- **Task instructions**
1 - In the text on D-normal operators, which matrices does the generalization of Kaplansky's result on products of normal operators apply to?
2 - Please copy the text on D-normal operators word for word, from "## Introduction" up to and including "defined as follows.".

- **Selected extract**
+---+

We say that a Drazin invertible operator T on Hilbert space is of class $$[DN]$$ if $$T^{D}T^{*} = T^{*}T^{D}$$. The authors in (Oper. Matrices 12(2):465–487, 2018) studied several properties of this class. We prove the Fuglede–Putnam commutativity theorem for D-normal operators. Also, we show that T has the Bishop property $$(\beta)$$. Finally, we generalize a very famous result on products of normal operators due to I. Kaplansky to D-normal matrices.

## Introduction

Let $$\mathcal{H}$$ be a complex Hilbert space. By $$\mathcal{B}(\mathcal {H})$$ we denote the space of all bounded linear operators on $$\mathcal {H}$$ and by $$I = I_{\mathcal{H}}$$ the identity operator. If $$T \in \mathcal{B}(\mathcal{H})$$, then $$T^{*}$$ denotes the adjoint of T. By $$\mathcal{N}(T)$$, $$\mathcal{R}(T)$$, and $$\sigma(T)$$ we denote the null space, the range, and the spectrum of T, respectively. For convenience, we write $$T - \lambda$$ instead of $$T - \lambda I$$.

Property $$(\beta)$$ has been introduced by Bishop  and is defined as follows.

### Definition 1.1

An operator $$T \in\mathcal{B}(\mathcal{H})$$ is said to have the Bishop property $$(\beta)$$ (shortly, property $$(\beta)$$) if for every open set D of $$\mathbb{C}$$ and every sequence of analytic functions $$f_{n} : D \longrightarrow\mathcal{H}$$ such that $$(T - \mu )f_{n}(\mu) \longrightarrow0$$ uniformly on all compact subsets of D, then also $$f_{n}(\mu) \longrightarrow0$$, again locally uniformly on D.

It is well known that every normal operator has property $$(\beta)$$. The study of operators satisfying property $$(\beta)$$ is of significant interest and is currently being done by a number of mathematicians around the world (see [3, 12]).

+---+

- **Collected material**
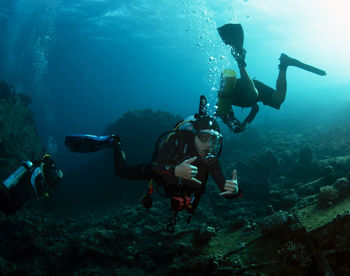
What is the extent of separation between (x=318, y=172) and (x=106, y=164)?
1414 centimetres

+---+

- **Answer set**
1 - D-normal matrices.

2 -
## Introduction

Let $$\mathcal{H}$$ be a complex Hilbert space. By $$\mathcal{B}(\mathcal {H})$$ we denote the space of all bounded linear operators on $$\mathcal {H}$$ and by $$I = I_{\mathcal{H}}$$ the identity operator. If $$T \in \mathcal{B}(\mathcal{H})$$, then $$T^{*}$$ denotes the adjoint of T. By $$\mathcal{N}(T)$$, $$\mathcal{R}(T)$$, and $$\sigma(T)$$ we denote the null space, the range, and the spectrum of T, respectively. For convenience, we write $$T - \lambda$$ instead of $$T - \lambda I$$.

Property $$(\beta)$$ has been introduced by Bishop  and is defined as follows.